God is always giving us evidence for his existence.  He was no different with the Israelites.  That’s the amazing thing about God – when Israel doubted him, he simply gave them more reason to believe.   “I have heard the grumbling of the Israelites. Tell them, ‘At twilight you will eat meat, and in the morning you will be filled with bread. Then you will know that I am the LORD your God.’” (Exodus 16: 12)

I would have told Israel they could eat when they found the next Quick-E-Mart.
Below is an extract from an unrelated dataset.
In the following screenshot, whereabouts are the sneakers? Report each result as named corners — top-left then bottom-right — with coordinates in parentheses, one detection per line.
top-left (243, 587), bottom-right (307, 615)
For some of us no amount of evidence seems to be enough.  But maybe, just maybe, the issue isn’t really about God.  Maybe it’s more about how we respond to what God does show us. 

time to be free

Category : Exodus, God, bible, faith, taking action, trust

   

What would you do for your freedom?  This is exactly the question that Israel was facing.  Of course the answer was simple: follow God’s commandments.  It doesn’t seem like that much really.  God even gave Israel a straightforward ‘to do’ list. Their sole responsibility would be to follow a couple of rules about how they were to prepare the meal (Passover). (Exodus 12: 1-11)  If they did that they would live and escape Egypt.

As we know, they escaped.

You’d think that after seeing everything they saw, they would be forever grateful to the one who set them free.  But you’d be wrong.  By the second month they were already unhappy (Exodus 16:1-3).  As they say, the honeymoon didn’t last long.

We spend so much of our time wondering where God is.  But maybe that’s not really the issue.  Maybe we should wonder why we aren’t willing to do the things necessary to set ourselves free.  Maybe we should ask, “why am I not allowing God to set me free?”